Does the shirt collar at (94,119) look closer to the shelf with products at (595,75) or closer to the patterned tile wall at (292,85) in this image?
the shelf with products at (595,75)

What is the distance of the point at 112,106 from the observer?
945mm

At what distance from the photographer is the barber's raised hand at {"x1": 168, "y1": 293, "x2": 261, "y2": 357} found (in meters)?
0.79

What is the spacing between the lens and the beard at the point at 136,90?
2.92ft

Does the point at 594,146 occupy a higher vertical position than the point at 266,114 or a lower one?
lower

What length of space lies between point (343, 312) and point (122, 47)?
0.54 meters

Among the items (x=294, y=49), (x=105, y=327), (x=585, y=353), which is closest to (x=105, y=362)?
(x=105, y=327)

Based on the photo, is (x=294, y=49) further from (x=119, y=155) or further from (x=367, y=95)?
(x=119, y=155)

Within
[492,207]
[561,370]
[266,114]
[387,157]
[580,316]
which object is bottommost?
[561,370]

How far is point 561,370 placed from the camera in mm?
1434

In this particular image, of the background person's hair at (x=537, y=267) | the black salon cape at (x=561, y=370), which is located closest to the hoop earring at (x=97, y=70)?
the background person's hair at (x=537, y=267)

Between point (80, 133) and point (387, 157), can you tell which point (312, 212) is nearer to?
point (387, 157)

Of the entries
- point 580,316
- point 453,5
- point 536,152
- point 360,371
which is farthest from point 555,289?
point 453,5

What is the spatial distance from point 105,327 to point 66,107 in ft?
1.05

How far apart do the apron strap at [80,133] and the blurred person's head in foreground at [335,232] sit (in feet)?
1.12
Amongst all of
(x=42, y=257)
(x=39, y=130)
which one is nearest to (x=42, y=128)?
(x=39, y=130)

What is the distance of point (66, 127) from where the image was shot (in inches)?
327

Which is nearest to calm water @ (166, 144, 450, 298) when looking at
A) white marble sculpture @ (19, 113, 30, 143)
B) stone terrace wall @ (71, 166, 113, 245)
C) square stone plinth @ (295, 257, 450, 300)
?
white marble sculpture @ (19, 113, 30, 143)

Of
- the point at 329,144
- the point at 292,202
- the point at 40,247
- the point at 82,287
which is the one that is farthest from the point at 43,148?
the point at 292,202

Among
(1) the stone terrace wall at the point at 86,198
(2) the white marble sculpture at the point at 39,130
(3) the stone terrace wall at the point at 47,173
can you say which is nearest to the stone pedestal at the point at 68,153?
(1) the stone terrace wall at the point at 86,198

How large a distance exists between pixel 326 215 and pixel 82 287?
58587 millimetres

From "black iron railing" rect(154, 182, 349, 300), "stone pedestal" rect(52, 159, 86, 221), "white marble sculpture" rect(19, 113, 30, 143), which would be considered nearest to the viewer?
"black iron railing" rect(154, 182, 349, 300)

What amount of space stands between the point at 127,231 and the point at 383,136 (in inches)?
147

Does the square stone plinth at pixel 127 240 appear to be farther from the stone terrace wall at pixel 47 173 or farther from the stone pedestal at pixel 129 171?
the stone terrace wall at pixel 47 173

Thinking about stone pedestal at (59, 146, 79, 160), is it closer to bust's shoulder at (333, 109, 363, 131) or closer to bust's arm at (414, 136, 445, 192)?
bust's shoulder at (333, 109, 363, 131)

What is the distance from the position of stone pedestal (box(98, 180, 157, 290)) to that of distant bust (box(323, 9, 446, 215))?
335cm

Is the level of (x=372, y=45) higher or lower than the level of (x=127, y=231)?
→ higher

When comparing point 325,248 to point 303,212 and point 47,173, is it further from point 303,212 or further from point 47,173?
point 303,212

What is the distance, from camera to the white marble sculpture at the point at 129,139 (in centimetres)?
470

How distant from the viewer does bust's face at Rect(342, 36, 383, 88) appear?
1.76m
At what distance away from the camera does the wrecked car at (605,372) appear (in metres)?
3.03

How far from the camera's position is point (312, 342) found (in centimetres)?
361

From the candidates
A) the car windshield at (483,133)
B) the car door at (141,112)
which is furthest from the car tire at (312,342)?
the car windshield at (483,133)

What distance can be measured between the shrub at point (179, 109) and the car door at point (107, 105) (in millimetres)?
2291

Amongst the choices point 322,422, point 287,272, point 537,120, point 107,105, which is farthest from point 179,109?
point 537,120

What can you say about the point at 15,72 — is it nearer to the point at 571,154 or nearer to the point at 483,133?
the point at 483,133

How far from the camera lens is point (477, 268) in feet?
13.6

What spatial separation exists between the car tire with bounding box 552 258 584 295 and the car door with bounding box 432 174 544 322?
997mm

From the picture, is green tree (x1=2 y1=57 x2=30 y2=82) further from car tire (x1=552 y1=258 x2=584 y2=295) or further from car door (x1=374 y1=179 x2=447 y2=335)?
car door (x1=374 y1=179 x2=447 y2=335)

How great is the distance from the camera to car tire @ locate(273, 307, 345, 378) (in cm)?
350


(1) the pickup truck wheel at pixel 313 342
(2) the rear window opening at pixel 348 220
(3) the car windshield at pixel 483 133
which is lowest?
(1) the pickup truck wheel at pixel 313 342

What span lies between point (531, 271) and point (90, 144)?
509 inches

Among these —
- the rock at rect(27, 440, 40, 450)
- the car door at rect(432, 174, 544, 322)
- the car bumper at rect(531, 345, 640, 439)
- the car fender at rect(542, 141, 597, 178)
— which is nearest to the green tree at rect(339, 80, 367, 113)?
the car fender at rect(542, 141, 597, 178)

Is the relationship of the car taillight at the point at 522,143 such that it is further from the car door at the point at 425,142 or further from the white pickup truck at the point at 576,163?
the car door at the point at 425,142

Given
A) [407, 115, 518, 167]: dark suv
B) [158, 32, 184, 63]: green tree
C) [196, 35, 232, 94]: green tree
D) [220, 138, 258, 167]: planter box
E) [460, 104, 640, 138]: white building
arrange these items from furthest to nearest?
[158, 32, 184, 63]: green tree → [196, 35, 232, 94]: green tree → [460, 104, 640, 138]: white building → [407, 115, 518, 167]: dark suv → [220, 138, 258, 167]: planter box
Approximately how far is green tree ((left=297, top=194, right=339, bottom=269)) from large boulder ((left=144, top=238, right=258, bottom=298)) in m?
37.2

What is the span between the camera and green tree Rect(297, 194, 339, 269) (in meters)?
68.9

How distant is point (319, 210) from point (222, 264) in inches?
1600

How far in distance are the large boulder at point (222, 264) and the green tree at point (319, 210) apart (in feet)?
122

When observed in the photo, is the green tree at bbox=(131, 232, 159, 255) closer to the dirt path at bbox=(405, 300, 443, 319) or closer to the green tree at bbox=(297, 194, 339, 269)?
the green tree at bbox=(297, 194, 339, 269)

- [EXERCISE DESCRIPTION]:
Please rewrite all of the material above, swapping "patterned tile wall" for "decorated tile wall" and leaving everything else unchanged.

- [SOLUTION TO THIS TASK]:
Does the shirt collar at (94,119) look closer to the shelf with products at (595,75) or closer to the decorated tile wall at (292,85) in this image?
the shelf with products at (595,75)

What is the distance of the point at 112,106 from the observer?
945mm

At what distance from the photographer is the barber's raised hand at {"x1": 168, "y1": 293, "x2": 261, "y2": 357} found (in meters)?
0.79

What is the spacing between the lens and the beard at the point at 136,90?
2.92ft

Does the point at 594,146 occupy a higher vertical position than the point at 266,114 or a lower one?
lower

What length of space lies between point (343, 312) and point (122, 47)?
0.54 meters

Among the items (x=294, y=49), (x=105, y=327), (x=585, y=353), which is closest to (x=105, y=362)?
(x=105, y=327)

Based on the photo, is (x=294, y=49) further from (x=119, y=155) or further from (x=367, y=95)?
(x=119, y=155)

Within
[492,207]
[561,370]
[266,114]
[387,157]
[580,316]
which object is bottommost?
[561,370]

How far is point 561,370 placed from the camera in mm?
1434

In this particular image, of the background person's hair at (x=537, y=267) | the black salon cape at (x=561, y=370), which is located closest to the hoop earring at (x=97, y=70)?
the background person's hair at (x=537, y=267)

Between point (80, 133) and point (387, 157), can you tell which point (312, 212) is nearer to?
point (387, 157)

Of the entries
- point 580,316
- point 453,5
- point 536,152
- point 360,371
which is farthest from point 555,289?
point 453,5

What is the spatial distance from point 105,327 to point 66,107 in ft?
1.05

How far apart do the apron strap at [80,133] and the blurred person's head in foreground at [335,232] sit (in feet)?
1.12
Amongst all of
(x=42, y=257)
(x=39, y=130)
which one is nearest to (x=42, y=128)?
(x=39, y=130)

What is the distance of point (66, 127) from where the image was shot (in inches)?
327

Which is nearest to calm water @ (166, 144, 450, 298) when looking at
A) white marble sculpture @ (19, 113, 30, 143)
B) stone terrace wall @ (71, 166, 113, 245)
C) square stone plinth @ (295, 257, 450, 300)
?
white marble sculpture @ (19, 113, 30, 143)

Of
- the point at 329,144
- the point at 292,202
- the point at 40,247
- the point at 82,287
which is the one that is farthest from the point at 43,148?
the point at 292,202

Among
(1) the stone terrace wall at the point at 86,198
(2) the white marble sculpture at the point at 39,130
(3) the stone terrace wall at the point at 47,173
can you say which is nearest to the stone pedestal at the point at 68,153?
(1) the stone terrace wall at the point at 86,198

How large a distance exists between pixel 326 215 and pixel 82 287?
58587 millimetres

From "black iron railing" rect(154, 182, 349, 300), "stone pedestal" rect(52, 159, 86, 221), "white marble sculpture" rect(19, 113, 30, 143), which would be considered nearest to the viewer?
"black iron railing" rect(154, 182, 349, 300)

What amount of space stands between the point at 127,231 and the point at 383,136 (in inches)?
147

Does the square stone plinth at pixel 127 240 appear to be farther from the stone terrace wall at pixel 47 173 or farther from the stone pedestal at pixel 129 171?
the stone terrace wall at pixel 47 173

Thinking about stone pedestal at (59, 146, 79, 160), is it closer to bust's shoulder at (333, 109, 363, 131) or closer to bust's arm at (414, 136, 445, 192)?
bust's shoulder at (333, 109, 363, 131)

What is the distance from the position of stone pedestal (box(98, 180, 157, 290)) to that of distant bust (box(323, 9, 446, 215))?
335cm

Is the level of (x=372, y=45) higher or lower than the level of (x=127, y=231)?
→ higher

When comparing point 325,248 to point 303,212 and point 47,173, is it further from point 303,212 or further from point 47,173?
point 303,212

What is the distance, from camera to the white marble sculpture at the point at 129,139 (in centimetres)?
470

How distant from the viewer does bust's face at Rect(342, 36, 383, 88) appear?
1.76m
At what distance away from the camera does the wrecked car at (605,372) appear (in metres)?
3.03

How far from the camera's position is point (312, 342) found (in centimetres)?
361

From the candidates
A) the car windshield at (483,133)
B) the car door at (141,112)
which is furthest from the car tire at (312,342)?
the car windshield at (483,133)

What distance can be measured between the shrub at point (179, 109) and the car door at point (107, 105) (in millimetres)?
2291

Amongst the choices point 322,422, point 287,272, point 537,120, point 107,105, which is farthest from point 179,109?
point 537,120

What can you say about the point at 15,72 — is it nearer to the point at 571,154 or nearer to the point at 483,133?
the point at 483,133

How far from the camera lens is point (477, 268) in feet?
13.6

What spatial separation exists between the car tire with bounding box 552 258 584 295 and the car door with bounding box 432 174 544 322?
997mm

From the picture, is green tree (x1=2 y1=57 x2=30 y2=82) further from car tire (x1=552 y1=258 x2=584 y2=295) or further from car door (x1=374 y1=179 x2=447 y2=335)?
car door (x1=374 y1=179 x2=447 y2=335)

How great is the distance from the camera to car tire @ locate(273, 307, 345, 378) (in cm)?
350


(1) the pickup truck wheel at pixel 313 342
(2) the rear window opening at pixel 348 220
(3) the car windshield at pixel 483 133
which is lowest?
(1) the pickup truck wheel at pixel 313 342

What span lies between point (531, 271) and point (90, 144)?
509 inches

Among these —
- the rock at rect(27, 440, 40, 450)
- the car door at rect(432, 174, 544, 322)
- the car bumper at rect(531, 345, 640, 439)
- the car fender at rect(542, 141, 597, 178)
— which is nearest to the green tree at rect(339, 80, 367, 113)?
the car fender at rect(542, 141, 597, 178)

Is the relationship of the car taillight at the point at 522,143 such that it is further from the car door at the point at 425,142 or further from the white pickup truck at the point at 576,163?
the car door at the point at 425,142

Given
A) [407, 115, 518, 167]: dark suv
B) [158, 32, 184, 63]: green tree
C) [196, 35, 232, 94]: green tree
D) [220, 138, 258, 167]: planter box
E) [460, 104, 640, 138]: white building
arrange these items from furthest to nearest?
[158, 32, 184, 63]: green tree → [196, 35, 232, 94]: green tree → [460, 104, 640, 138]: white building → [407, 115, 518, 167]: dark suv → [220, 138, 258, 167]: planter box
Approximately how far is green tree ((left=297, top=194, right=339, bottom=269)) from large boulder ((left=144, top=238, right=258, bottom=298)) in m?
37.2

What is the span between the camera and green tree Rect(297, 194, 339, 269) (in meters)?
68.9

How distant is point (319, 210) from point (222, 264) in inches?
1600

How far in distance are the large boulder at point (222, 264) and the green tree at point (319, 210) apart (in feet)?
122

When observed in the photo, is the green tree at bbox=(131, 232, 159, 255) closer to the dirt path at bbox=(405, 300, 443, 319) or closer to the green tree at bbox=(297, 194, 339, 269)?
the green tree at bbox=(297, 194, 339, 269)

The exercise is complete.